江戸時代に始まる花街の粋を今も残す街・神楽坂。
その外れにある、生粋のNew Yokerが始めた粋なbar & grill。
New Yokerの手にかかるとハンバーガーはかくも粋になる――。

同乗異夢

毘沙門天前のジムニー

前回に続き都内――今日は神楽坂へ。


車を運転しない身としては、普段電車と徒歩で行く都内のアノ場所・コノ通りを「自動車で走り抜ける」というのは、実はそれだけでなかなか興奮することなのである。特に首都高など走るたびワクワクする。ハンドルを握っている人のソレとはまた違う喜びを、隣席に座って感じていることになるのだろう。フロントガラス越しに見えるのは、運転席と助手席ではまるで別の風景……これぞ同"乗"異夢。


この日は神楽坂――江戸の昔より続く古い界隈である。花街でもあった。石畳の小路や料亭も未だ残っているが、さすがのジムニーでもそこまでは入り込めない。

毘沙門天前にて

神楽坂通りから渡邊坂へ

平成の現在においても昼より夜のイメージの方が圧倒的に強い街である。


夜の神楽坂通りを走っているのはまず9割がタクシー。残りは配達などのトラック。自家用車が走っているとすれば、これ見よがしの外国車だろう。そんな通りをまさかジムニーで走れるなんて……首都高に勝るとも劣らぬ興奮を覚えるとともに、ジムニーで走ると「一体どんな目で見られるんだろう?」という点は、少し想像し難くも思った。


運転手であるオンザロード編集・鈴木洋一さん("監督"と呼ばれている)の提案で、坂の途中の毘沙門天の前で撮影することにした。


首尾よく門前に乗り付けて、銘々カメラを手に車を離れ、思い思いにシャッターを切っているうち、ふと気が付いたことがある……道行く人が皆、ジムニーを気にして視線を送ったり振り返ったりしているのだ。
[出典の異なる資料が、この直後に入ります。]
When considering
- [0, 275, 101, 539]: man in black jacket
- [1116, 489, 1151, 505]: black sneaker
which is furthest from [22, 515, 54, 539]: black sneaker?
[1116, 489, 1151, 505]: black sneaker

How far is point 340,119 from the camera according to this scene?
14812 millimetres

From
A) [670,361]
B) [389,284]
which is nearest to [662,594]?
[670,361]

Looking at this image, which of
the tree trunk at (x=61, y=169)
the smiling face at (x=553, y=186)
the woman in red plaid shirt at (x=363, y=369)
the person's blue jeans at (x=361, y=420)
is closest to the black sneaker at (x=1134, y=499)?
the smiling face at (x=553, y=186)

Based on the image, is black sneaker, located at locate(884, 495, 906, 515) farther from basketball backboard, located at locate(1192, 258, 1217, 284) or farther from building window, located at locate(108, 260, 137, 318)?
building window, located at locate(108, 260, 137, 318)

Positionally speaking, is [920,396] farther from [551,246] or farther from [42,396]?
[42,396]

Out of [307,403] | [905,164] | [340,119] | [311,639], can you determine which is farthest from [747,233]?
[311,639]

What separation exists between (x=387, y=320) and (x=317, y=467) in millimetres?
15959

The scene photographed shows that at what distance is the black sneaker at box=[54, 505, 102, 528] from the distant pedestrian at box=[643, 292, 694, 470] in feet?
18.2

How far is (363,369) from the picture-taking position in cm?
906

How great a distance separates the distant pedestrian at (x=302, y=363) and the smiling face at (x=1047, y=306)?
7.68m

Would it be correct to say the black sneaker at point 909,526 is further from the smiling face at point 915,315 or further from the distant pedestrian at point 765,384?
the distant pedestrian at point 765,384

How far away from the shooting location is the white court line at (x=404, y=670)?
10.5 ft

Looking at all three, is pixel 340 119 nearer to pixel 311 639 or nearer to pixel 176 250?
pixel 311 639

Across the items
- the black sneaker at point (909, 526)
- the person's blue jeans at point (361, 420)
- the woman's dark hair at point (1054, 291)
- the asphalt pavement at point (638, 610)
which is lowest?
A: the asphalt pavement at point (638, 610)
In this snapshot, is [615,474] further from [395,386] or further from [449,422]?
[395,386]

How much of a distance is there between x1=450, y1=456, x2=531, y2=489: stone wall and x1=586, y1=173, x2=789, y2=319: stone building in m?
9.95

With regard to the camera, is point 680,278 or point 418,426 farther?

ほぉ、そんなにめずらしいか……。


とりわけ「かわいいッ!」と言って通り過ぎた若い女性の声を私は聞き逃さなかった。なるほど、「放置」というのもあながち悪いマーケティングでは無さそうだ。なにしろ街中にポンと置いておくだけで、これだけ注目されるのだから。置いておくと言ったって、ほんの4~5分の間である。もう少し放っていたら、写メぐらい撮られていたかも知れない。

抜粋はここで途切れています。